Pada saat itu dikenal para pahlawan bangsa Indonesia dalam berbagai perjuangan bangsa Indonesia melawan penjajah VOC dan hindia belanda :
- 1635 – Iskandar Muda ( Aceh )
- 1645 – sultan Agung ( Mataram Jogjakarta )
- 1650 – Sultan Ageng Tirtayasa dan Ki. Tapa ( Banten )
- 1660 – Hasanudin ( Makasar )
- 1670 – Untung Surapati dan Trunojoyo ( jawa timur )
- 1680 – Ibnu Iskandar ( Minangkabau )
- 1817 – Pattimura ( Maluku )
- 1817 – Badarudin ( Palembang )
- 1822 - Imam Bonjol ( Minangkabau ) – 1837
- 1825 – Diponegoro ( Mataram Jogjakarta ) – 1830
- 1850 – Jelantik ( Bali )
- 1860 – Pangeran Antasari ( Kalimantan )
- 1873 – Teuku Umar, Teuku Cik Ditiro dan Cut Nyak Din ( Aceh )
- 1895 – Anak Agung Made ( Lombok )
- 1900 – Sisingamangaraja XII ( Batak )
- Pada tanggal 20 mei 1908 didirikan Budi Utomo yang selain bergerak di bidang pendidikan, merupakan cara baru dalam perjuangan bangsa Indonesia di bidang pergerakan politik. Pemuda-pemuda angkatan 1908 adalah antara lain : Pelajar Stovia ( Sekolah dokter pribumi ), sutomo, gunawan, cipto mangunkusumo dan lain-lain dalam bimbingan Dr. Wahidin Sudirohusodo.

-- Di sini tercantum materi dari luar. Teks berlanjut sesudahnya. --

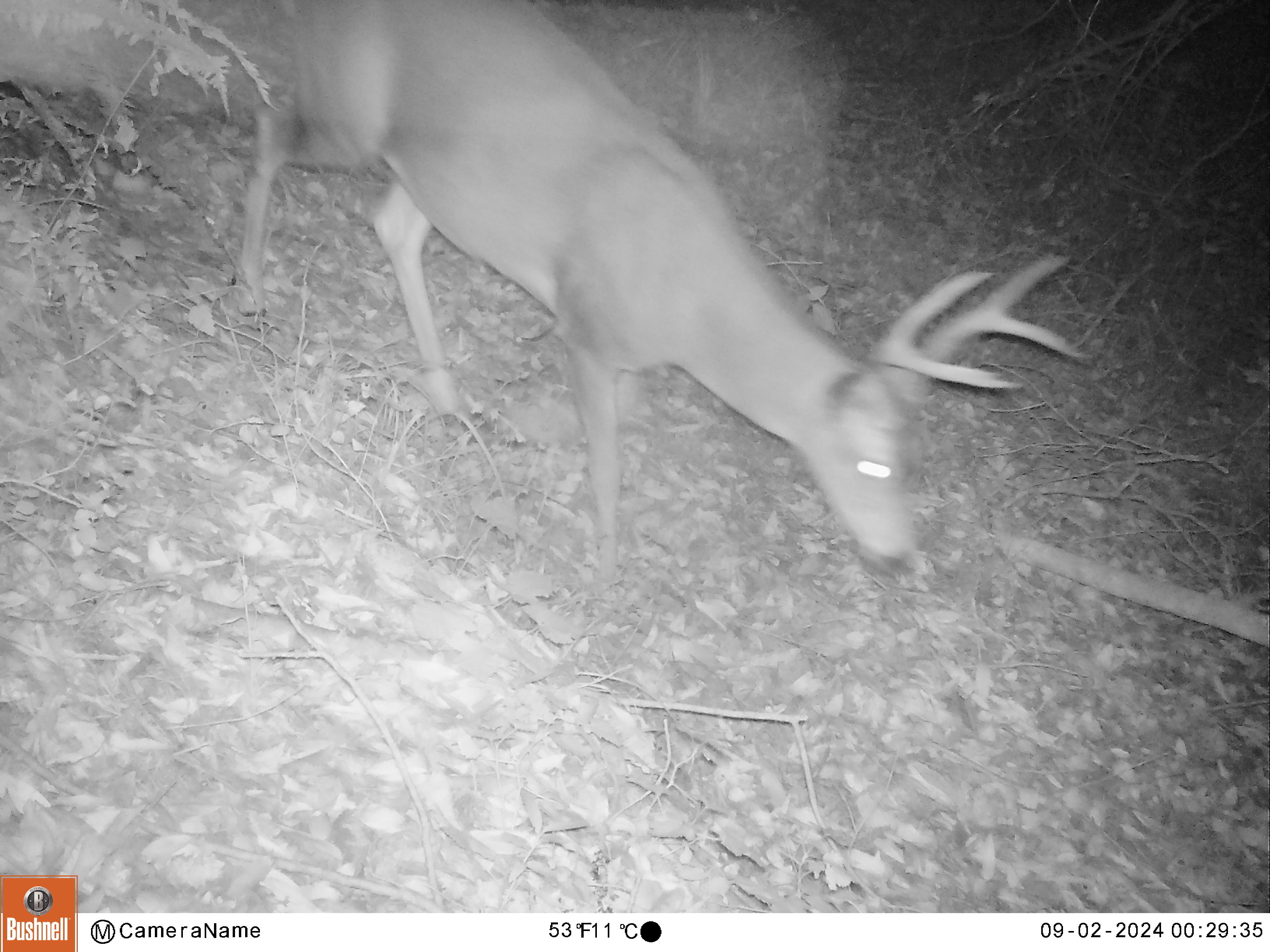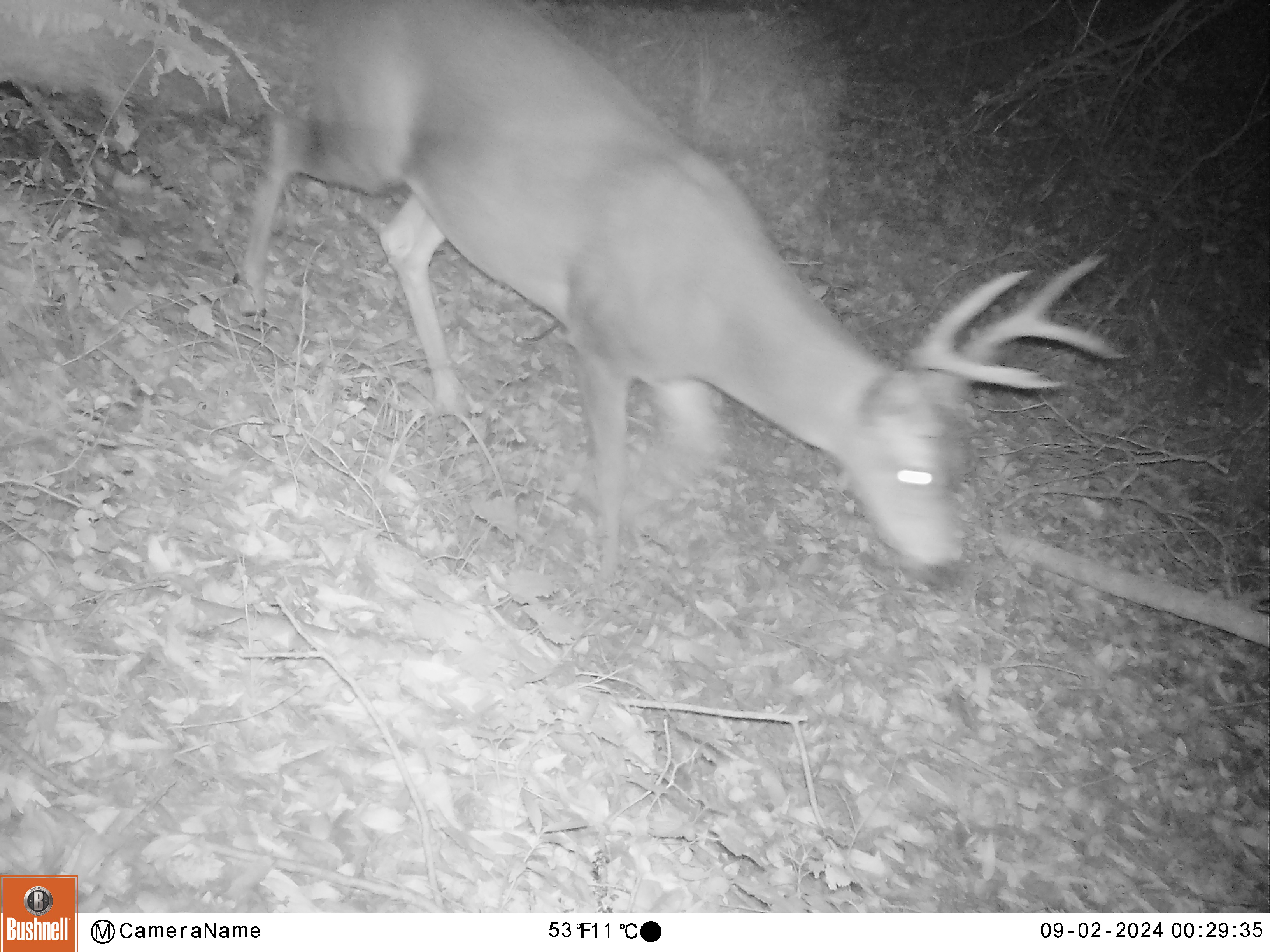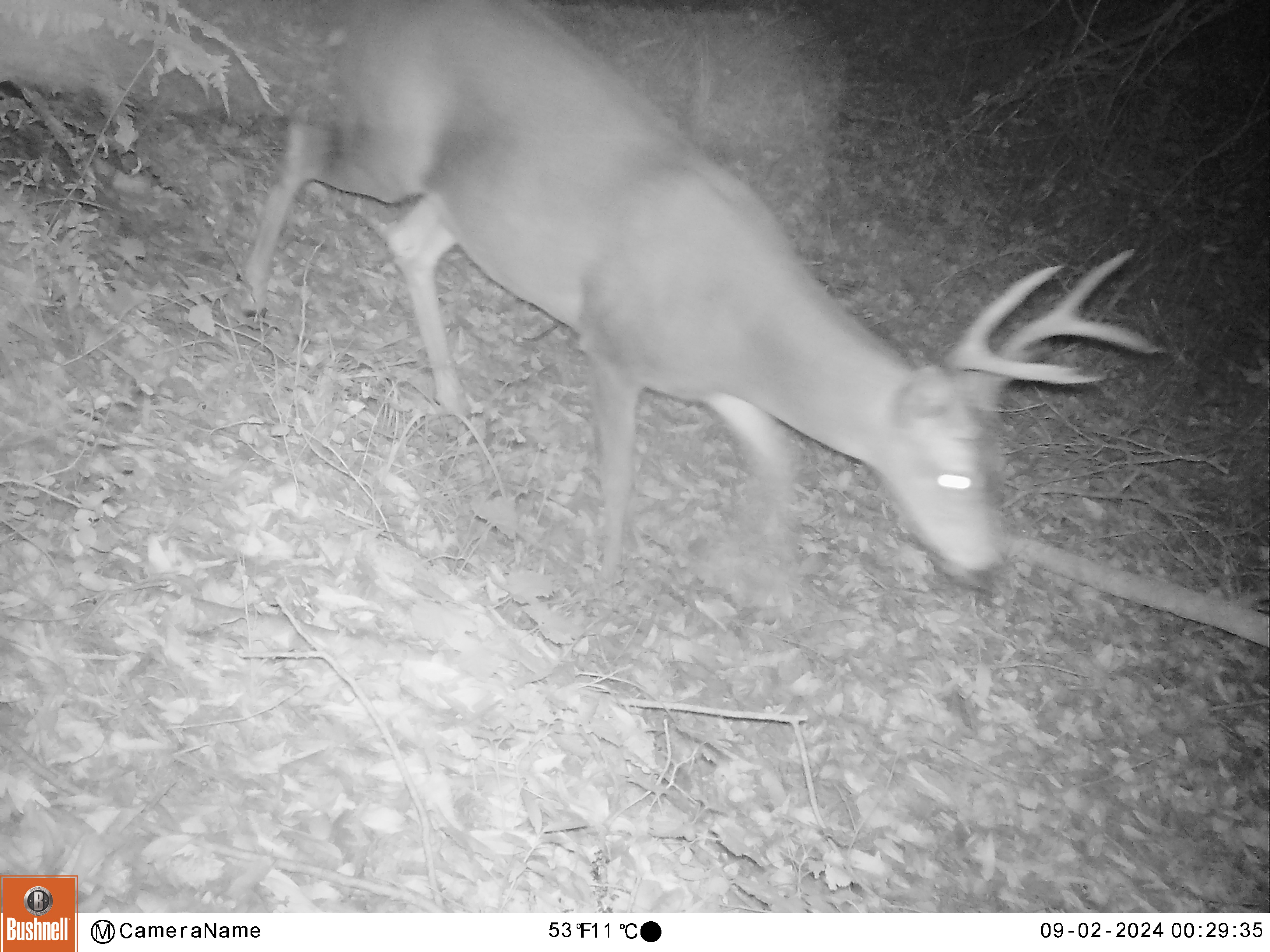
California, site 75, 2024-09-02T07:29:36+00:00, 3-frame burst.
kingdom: Animalia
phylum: Chordata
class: Mammalia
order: Artiodactyla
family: Cervidae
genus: Odocoileus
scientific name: Odocoileus hemionus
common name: mule deer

- Dengan lahirnya budi utomo diikuti berdirinya organisasi pergerakan kebangsaan yang lain yaitu : Serikat Dagang Islam ( SDI ), Serikat Islam ( SI ), Indische Partij, Serikat Sunda, Kaum Betawi, Serikat Sumatra, Serikat Minahasa dan lain-lain, sehingga pada tanggal 20 mei 1908 kemudian ditetapkan sebagai hari kebangkitan nasional atau kebangkitan kebangsaan Indonesia.
- Selain serikat-serikat yang didirikan para orang tua juga berdiri organsasi kepemudaan yang masih bersifat kedaerahan yang menjadi embrio perjuangan bersifat nasional yaitu : Jong Java, Jong Sumatranen, Jong Bataks Bon, Jong Celebes, Jong Ambon, Sekar Rumpun Sunda, Pemuda Kaum Betawi dan lain-lain, sebuah organisasi kepemudaan Indonesia yang berada di negeri belanda yaitu perhimpunan Indonesia ( 1922 ), perhimpunan pelajar-pelajar Indonesia ( PPPI ) di Jakarta ( 1926 ) dan pemuda Indonesia berpusat di bandung ( 1927 ).
- Pada tanggal 28 oktober 1928 terselenggara konggres Sumpah Pemuda dengan pengurus terdiri Sugondo Joyopuspito, Joko Mursaid, Mochammad Yamin, Senduk, J. Leimena, Rochyani dan lain-lain di jl. Kramat raya no.106 jakarta, yang berisi pengakuan : satu nusa, satu bangsa, satu bahasa ialah Indonesia. Pada penutupan konggres WR. Supratman dengan iringan biolanya mempersembahkan lagu Indonesia raya.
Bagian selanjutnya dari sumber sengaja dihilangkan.